Within my snakemake pipeline I'm trying to retrieve the correct wildcards. I've looked into wildcard_constraints and this post and this post, however I can't figure out the exact solution.
Here's an example of file names within 2 datasets. 1 dataset contains paired mouse RNAseq read files and another dataset contains human paired RNAseq read files.
"Mus_musculus" dataset is "PRJNA362883_GSE93946_SRP097621" with file names:
"SRR5195524_GSM2465521_KrasT_45649_NoDox_Mus_musculus_RNA-Seq_1.fastq.gz" "SRR5195524_GSM2465521_KrasT_45649_NoDox_Mus_musculus_RNA-Seq_2.fastq.gz"
"Homo_sapiens" dataset is "PRJNA362883_GSE93946_SRP097621" with file names:
"SRR7942395_GSM3406786_sAML_Control_1_Homo_sapiens_RNA-Seq_1.fastq.gz" "SRR7942395_GSM3406786_sAML_Control_1_Homo_sapiens_RNA-Seq_2.fastq.gz"
I would like glob_wildcards to spit out the following wildcards
> ['PRJNA362883_GSE93946_SRP097621', 'PRJNA362883_GSE93946_SRP097621',
> 'PRJNA493818_GSE120639_SRP162872', 'PRJNA493818_GSE120639_SRP162872']

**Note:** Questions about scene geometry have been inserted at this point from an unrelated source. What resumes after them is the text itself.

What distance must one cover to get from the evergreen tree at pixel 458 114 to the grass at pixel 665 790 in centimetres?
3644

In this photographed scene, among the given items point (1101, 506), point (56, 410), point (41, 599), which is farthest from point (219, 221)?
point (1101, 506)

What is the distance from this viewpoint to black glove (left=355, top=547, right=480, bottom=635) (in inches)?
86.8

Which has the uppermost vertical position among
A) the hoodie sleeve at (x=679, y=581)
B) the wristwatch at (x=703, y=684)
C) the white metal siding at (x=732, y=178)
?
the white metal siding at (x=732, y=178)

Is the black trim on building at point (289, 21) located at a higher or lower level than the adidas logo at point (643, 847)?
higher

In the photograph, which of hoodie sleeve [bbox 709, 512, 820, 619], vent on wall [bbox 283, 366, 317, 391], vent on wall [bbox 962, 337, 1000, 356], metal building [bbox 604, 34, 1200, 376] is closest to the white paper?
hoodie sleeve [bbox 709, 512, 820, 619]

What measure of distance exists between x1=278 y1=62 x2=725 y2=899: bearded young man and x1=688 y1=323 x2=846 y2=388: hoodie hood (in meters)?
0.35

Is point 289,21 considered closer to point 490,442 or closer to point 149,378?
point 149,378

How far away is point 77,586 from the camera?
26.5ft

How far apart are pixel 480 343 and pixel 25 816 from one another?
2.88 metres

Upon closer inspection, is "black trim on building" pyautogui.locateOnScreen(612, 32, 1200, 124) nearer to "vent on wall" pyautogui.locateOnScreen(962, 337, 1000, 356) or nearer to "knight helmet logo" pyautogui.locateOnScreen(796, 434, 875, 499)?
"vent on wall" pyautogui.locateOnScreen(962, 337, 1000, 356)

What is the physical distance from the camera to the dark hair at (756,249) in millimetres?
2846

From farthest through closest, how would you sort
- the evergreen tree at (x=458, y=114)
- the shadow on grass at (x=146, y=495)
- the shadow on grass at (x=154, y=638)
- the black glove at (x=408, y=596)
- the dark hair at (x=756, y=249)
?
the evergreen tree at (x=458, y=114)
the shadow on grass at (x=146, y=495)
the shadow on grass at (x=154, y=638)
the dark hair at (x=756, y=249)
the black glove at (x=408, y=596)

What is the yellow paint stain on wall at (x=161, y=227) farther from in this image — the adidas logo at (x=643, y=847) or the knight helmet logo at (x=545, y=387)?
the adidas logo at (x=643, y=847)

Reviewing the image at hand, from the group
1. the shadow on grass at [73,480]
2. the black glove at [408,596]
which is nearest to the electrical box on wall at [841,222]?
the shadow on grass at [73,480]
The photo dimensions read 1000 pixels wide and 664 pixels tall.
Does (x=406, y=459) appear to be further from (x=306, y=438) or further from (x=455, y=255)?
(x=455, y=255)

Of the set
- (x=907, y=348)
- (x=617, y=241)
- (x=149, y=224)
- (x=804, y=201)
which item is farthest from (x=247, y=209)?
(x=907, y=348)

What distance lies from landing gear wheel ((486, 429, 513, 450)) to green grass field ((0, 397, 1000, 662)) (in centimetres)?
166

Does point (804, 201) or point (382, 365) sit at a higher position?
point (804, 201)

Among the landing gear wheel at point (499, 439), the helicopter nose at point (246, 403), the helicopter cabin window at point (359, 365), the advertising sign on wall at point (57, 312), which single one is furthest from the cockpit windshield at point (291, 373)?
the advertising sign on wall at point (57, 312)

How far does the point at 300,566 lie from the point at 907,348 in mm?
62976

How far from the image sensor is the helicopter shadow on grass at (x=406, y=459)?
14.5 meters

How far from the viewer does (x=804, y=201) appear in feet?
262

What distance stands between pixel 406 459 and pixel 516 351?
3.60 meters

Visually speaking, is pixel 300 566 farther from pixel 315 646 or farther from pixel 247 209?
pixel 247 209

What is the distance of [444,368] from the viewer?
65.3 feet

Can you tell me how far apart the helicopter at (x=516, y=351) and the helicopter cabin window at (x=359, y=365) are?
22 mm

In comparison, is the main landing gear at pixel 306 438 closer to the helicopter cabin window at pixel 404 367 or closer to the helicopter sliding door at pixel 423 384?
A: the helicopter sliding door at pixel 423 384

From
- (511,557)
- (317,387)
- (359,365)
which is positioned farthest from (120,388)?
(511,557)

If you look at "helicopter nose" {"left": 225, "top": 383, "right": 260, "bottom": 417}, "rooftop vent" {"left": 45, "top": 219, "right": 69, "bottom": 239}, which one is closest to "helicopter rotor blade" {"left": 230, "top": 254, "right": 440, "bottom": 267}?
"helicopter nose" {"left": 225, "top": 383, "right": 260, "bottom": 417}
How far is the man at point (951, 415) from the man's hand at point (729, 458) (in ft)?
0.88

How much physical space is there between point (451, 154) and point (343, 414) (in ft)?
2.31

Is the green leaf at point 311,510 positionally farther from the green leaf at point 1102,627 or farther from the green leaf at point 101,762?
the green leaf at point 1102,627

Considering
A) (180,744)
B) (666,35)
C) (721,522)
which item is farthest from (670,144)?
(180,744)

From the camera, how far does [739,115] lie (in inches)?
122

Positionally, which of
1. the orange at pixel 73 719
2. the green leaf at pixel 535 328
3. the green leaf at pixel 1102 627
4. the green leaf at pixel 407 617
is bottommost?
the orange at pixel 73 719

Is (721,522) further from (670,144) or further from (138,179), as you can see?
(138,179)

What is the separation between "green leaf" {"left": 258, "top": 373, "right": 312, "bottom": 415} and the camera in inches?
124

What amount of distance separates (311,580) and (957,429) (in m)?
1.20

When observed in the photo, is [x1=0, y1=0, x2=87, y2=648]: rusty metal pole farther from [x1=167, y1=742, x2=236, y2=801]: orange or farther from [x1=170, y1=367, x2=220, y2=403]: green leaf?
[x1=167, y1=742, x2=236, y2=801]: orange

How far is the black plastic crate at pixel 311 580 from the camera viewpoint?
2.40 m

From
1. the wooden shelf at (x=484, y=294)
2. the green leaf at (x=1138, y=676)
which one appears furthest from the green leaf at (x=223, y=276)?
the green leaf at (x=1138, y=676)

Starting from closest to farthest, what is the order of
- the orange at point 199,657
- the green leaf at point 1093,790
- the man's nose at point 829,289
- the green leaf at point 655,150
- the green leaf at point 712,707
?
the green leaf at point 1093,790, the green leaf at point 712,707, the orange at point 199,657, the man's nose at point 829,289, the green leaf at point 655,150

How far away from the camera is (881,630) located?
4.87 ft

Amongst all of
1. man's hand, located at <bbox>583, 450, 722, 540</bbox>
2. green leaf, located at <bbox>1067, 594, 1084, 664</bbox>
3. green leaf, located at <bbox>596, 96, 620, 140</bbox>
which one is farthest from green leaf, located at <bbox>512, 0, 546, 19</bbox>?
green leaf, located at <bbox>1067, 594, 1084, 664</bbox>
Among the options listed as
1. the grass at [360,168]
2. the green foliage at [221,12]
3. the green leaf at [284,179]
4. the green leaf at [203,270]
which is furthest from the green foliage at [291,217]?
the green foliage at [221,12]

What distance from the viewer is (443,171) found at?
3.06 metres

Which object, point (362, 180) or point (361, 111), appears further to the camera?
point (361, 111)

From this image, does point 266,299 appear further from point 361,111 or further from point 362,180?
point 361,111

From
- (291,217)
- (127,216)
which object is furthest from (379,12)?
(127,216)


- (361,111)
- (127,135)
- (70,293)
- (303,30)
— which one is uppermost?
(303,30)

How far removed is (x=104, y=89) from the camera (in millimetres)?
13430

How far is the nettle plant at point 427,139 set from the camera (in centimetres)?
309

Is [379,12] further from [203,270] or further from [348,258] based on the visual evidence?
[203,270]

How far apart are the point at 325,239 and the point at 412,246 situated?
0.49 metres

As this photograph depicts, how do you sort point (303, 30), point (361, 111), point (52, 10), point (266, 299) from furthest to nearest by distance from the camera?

> ['SRR5195524_GSM2465521_KrasT_45649_NoDox',
> 'SRR5195524_GSM2465521_KrasT_45649_NoDox',
> 'SRR7942395_GSM3406786_sAML_Control_1',
> 'SRR7942395_GSM3406786_sAML_Control_1'] ['Mus_musculus', 'Mus_musculus',
> 'Homo_sapiens', 'Homo_sapiens'] ['1', '2', '1', '2']
I've tried the following code:
> import glob import os
>
> DATASET,SAMPLE,SPECIES,FRR,
> =glob_wildcards(config["project_path"]+"resources/raw_datasets/{dataset}/{sample}_{species}_RNA-Seq_{frr}.fastq.gz")
> print(DATASET,SAMPLE,SPECIES,FRR)
However, I get this as output. The many underscores messes up the glob_wildcards
> ['PRJNA362883_GSE93946_SRP097621', 'PRJNA362883_GSE93946_SRP097621',
> 'PRJNA493818_GSE120639_SRP162872', 'PRJNA493818_GSE120639_SRP162872']
> ['SRR5195524_GSM2465521_KrasT_45649_NoDox_Mus',
> 'SRR5195524_GSM2465521_KrasT_45649_NoDox_Mus',
> 'SRR7942395_GSM3406786_sAML_Control_1_Homo',
> 'SRR7942395_GSM3406786_sAML_Control_1_Homo'] ['musculus', 'musculus',
> 'sapiens', 'sapiens'] ['1', '2', '1', '2']
I for example tried this, but the output stays the same: wildcard_constraints: species = '!(sapiens)'
Could anyone suggest the correct code to get the wanted wildcards? Thanks in advance!